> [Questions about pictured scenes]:
------------
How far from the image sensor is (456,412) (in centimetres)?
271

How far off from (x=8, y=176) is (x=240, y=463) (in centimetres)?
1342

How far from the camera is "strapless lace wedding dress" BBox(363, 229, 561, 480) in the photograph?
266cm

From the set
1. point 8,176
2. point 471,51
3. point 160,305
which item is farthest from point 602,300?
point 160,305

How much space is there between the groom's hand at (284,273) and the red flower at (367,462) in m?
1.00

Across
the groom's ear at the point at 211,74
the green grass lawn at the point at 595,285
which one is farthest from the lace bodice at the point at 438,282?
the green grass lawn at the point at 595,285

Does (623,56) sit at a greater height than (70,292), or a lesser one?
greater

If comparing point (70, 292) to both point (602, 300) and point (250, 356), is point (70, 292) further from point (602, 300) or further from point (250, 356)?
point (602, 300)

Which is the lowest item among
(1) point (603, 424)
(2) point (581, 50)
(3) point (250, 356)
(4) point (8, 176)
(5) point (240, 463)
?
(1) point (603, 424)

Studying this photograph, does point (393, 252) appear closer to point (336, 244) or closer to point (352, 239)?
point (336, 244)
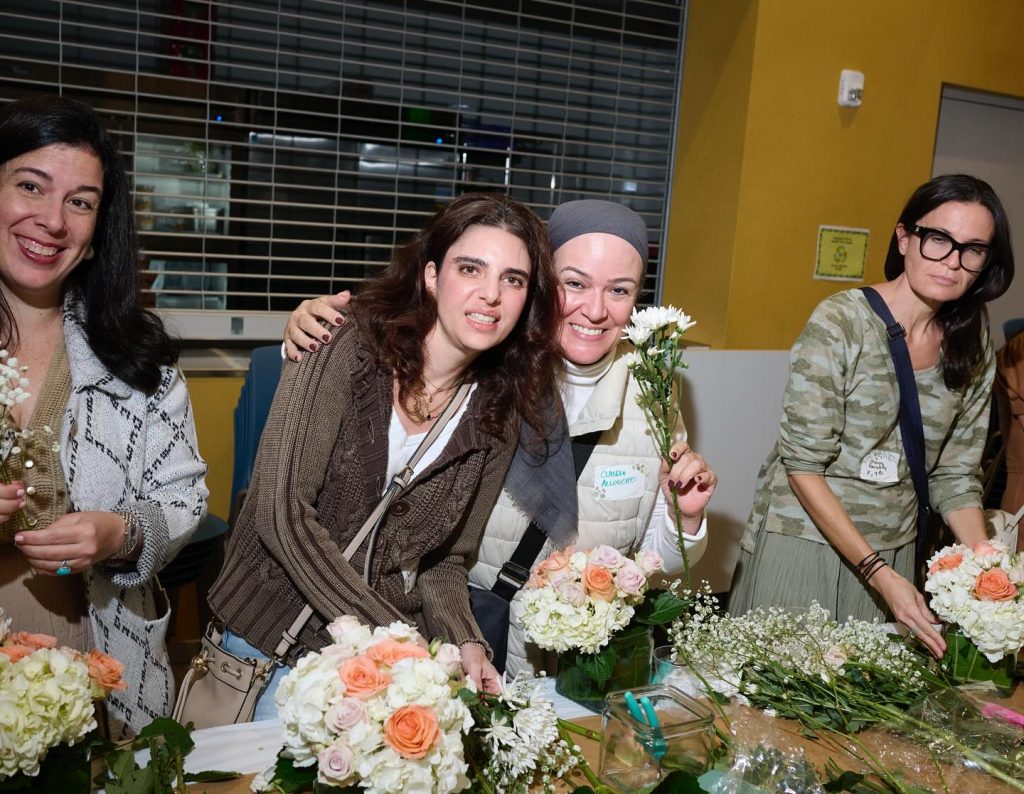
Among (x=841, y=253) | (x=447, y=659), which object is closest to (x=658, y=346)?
(x=447, y=659)

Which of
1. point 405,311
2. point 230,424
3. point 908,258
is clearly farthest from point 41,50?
point 908,258

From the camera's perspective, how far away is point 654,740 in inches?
48.4

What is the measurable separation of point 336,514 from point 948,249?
157 cm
------------
> [TASK REQUIREMENTS]: Leave out the pictures and restate everything else word for word.

> [WORKED SOLUTION]:
How far from the image sensor is (456,412) (in centimetres)?
271

How far off from (x=8, y=176) is (x=240, y=463) (in centimetres)?
1342

How far from the camera is "strapless lace wedding dress" BBox(363, 229, 561, 480) in the photograph?
266cm

From the set
1. point 8,176
2. point 471,51
3. point 160,305
which item is farthest from point 602,300?
point 160,305

How much space is there between the groom's hand at (284,273) and the red flower at (367,462) in m?
1.00

Across
the groom's ear at the point at 211,74
the green grass lawn at the point at 595,285
which one is farthest from the lace bodice at the point at 438,282?
the green grass lawn at the point at 595,285

Does (623,56) sit at a greater height than (70,292), or a lesser one?
greater

If comparing point (70, 292) to both point (602, 300) and point (250, 356), is point (70, 292) further from point (602, 300) or further from point (250, 356)?
point (602, 300)

Which is the lowest item among
(1) point (603, 424)
(2) point (581, 50)
(3) point (250, 356)
(4) point (8, 176)
(5) point (240, 463)
?
(1) point (603, 424)

Studying this photograph, does point (393, 252) appear closer to point (336, 244) or closer to point (352, 239)?
point (336, 244)
Among (x=841, y=253) | (x=447, y=659), which object is closest to (x=658, y=346)?
(x=447, y=659)

Which of
1. point 405,311
2. point 230,424
3. point 908,258
is clearly farthest from point 41,50?
point 908,258

From the camera's perspective, how far away is point 654,740 in inches?
48.4

What is the measurable separation of point 336,514 from point 948,249?
157 cm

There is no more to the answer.